=== Textauszug ===

Bisher war es so einfach hier: Chemie gegen Lok, Grün-Weiß gegen Blau-Gelb, Assis gegen Snobs. Jetzt sind beide im Niedergang vereint. Der FC Sachsen wirtschaftete sich trotz der gut 15 Millionen von Kino-Unternehmer Michael Kölmel in die Pleite, stieg im Sommer in die Fünftklassigkeit ab. Das einzige Saisonziel: einen weiteren Abstieg vermeiden.

 

Sachsen-Mann Uwe Herziger, 48, hat traurige Dackelaugen und Mehrtagebart. Auf seinen Armen verblassen drei Tattoos. Rechts eine Nackte, links eine Rose und ein Wappen der BSG Chemie. „Jugendsünden“, knurrt er. Jahrzehntelang folgt er seinen Grün-Weißen, so oft man sie auch umbenannt hat. Ob nun Chemie, Grün-Weiß oder eben Sachsen, ob erste, zweite, dritte oder nun fünfte Liga. „Einmal Leutzscher, immer Leutzscher“, sagt er. Einmal war er auch im Zentralstadion. Europapokal. „Da hab ich Maradona spielen sehen“, sagt er und blickt hinüber auf die frisch gestrichenen Schalensitze. Mit dem Blick, der sagt: vorbei. Dennoch – im Sommer richteten sie ihr Stadion her, den Alfred-Kunze-Sportpark, erneuerten herausgerissene Sitzschalen, strichen alles in frischem Grün und Weiß. „Am ersten Tag standen 40 Freiwillige da, waren froh, was zu tun zu haben.“ Der Verein hätte nichts bezahlen können, er durchlebt gerade die zweite Insolvenz.

 

Zwei Insolvenzen hat auch Lok, das sich nach der Wende VfB Leipzig nannte, hinter sich. Die zweite war tödlich, 2004 wurde der Verein aufgelöst. Endgültig, eigentlich. Doch einige Fans, darunter der bekennende Ex-Hooligan Steffen Kubald gründeten den 1. FC Lok, und der startete in der untersten Liga, der 3. Kreisklasse Leipzig. Mit grandiosem Erfolg: Zum ersten Spiel gegen Böhlitz-Ehrenberg erwartete man 300 Fans, hoffte auf 700. Bei 1000 gingen die Eintrittskarten aus, bei 5000 hörte man auf zu zählen. Lok-Stürmer René Heusel, der in jener Saison Torschützenkönig wurde, erinnert sich: „Es war wie in der DDR, wenn es frische Bananen oder Pfirsiche gab.“

 

Aber dann geriet Lok immer wieder bundesweit in die Schlagzeilen. Unter die Nostalgiker mischten sich Rechtsradikale und Hooligans und verdarben Lok den Ruf. Jetzt muss Kubald, als Vorsitzender, „den Spagat schaffen zwischen Fansein und Verantwortung“.

=== Vorliegende Datensätze ===

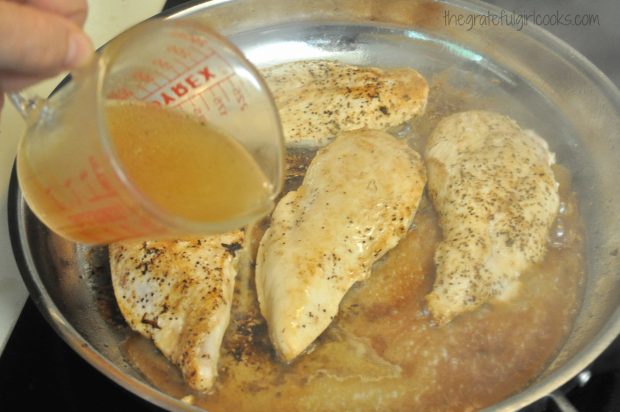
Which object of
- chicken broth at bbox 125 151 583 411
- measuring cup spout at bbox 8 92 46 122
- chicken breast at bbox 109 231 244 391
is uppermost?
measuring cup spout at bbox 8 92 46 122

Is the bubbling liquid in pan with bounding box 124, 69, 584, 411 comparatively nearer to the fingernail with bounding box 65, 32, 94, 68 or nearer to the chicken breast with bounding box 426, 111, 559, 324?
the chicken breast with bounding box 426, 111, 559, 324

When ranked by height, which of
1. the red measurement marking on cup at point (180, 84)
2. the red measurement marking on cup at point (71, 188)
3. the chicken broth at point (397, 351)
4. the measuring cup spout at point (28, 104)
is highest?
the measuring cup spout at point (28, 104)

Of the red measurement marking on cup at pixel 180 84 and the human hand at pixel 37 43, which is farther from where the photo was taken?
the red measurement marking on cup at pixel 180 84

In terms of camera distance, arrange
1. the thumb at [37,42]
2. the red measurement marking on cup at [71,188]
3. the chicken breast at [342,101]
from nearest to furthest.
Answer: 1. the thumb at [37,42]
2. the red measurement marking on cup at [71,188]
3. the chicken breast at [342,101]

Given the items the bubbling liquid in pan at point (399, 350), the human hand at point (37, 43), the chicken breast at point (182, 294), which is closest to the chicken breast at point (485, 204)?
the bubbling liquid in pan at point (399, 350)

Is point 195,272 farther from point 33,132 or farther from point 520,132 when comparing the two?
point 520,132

===
=== Vorliegende Datensätze ===

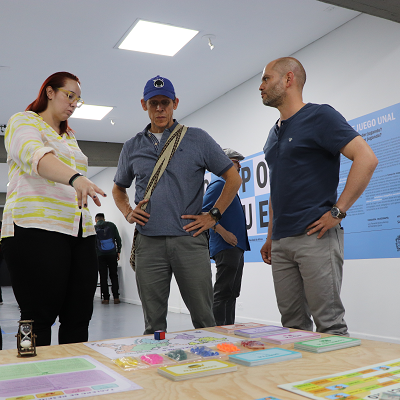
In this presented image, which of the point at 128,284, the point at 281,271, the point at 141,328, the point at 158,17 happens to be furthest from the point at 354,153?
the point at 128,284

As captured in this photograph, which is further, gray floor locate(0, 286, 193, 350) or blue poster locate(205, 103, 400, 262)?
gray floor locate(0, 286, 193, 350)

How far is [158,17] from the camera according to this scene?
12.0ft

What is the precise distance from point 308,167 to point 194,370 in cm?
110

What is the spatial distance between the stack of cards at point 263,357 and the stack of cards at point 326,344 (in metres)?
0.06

===

Arbeitsaufträge:
**a)** Schreiben Sie aus dem Text über die Leipziger Fußballvereine den Abschnitt ab, der bei „Bisher war es“ einsetzt und bei „weiteren Abstieg vermeiden.“ endet.
**b)** Setzen Sie den Text über Chemie und Lok Leipzig im Anschluss an seinen letzten Satz fort.

Erwartete Lösungen:
**a)**
Bisher war es so einfach hier: Chemie gegen Lok, Grün-Weiß gegen Blau-Gelb, Assis gegen Snobs. Jetzt sind beide im Niedergang vereint. Der FC Sachsen wirtschaftete sich trotz der gut 15 Millionen von Kino-Unternehmer Michael Kölmel in die Pleite, stieg im Sommer in die Fünftklassigkeit ab. Das einzige Saisonziel: einen weiteren Abstieg vermeiden.

**b)**
Keine leichte Aufgabe: dass mal versucht wurde, auf der Tribüne ein Hakenkreuz zu formen? Kubald wiegelt ab: „Die wollten das Präsidium ärgern. Und nur mit viel Fantasie ist da ein Hakenkreuz zu erkennen.“ Dass Unbekannte die Weihnachtsfeier der „Diablos“, der linksorientierten Ultra-Gruppe des FC Sachsen, niederprügelten? „Was irgendwelche Kriminelle außerhalb des Stadions machen, ist Sache der Polizei.“ Kubald antwortet mit der Gelassenheit, die weit über hundert Kilo – verteilt auf 1,90 Meter – verleihen.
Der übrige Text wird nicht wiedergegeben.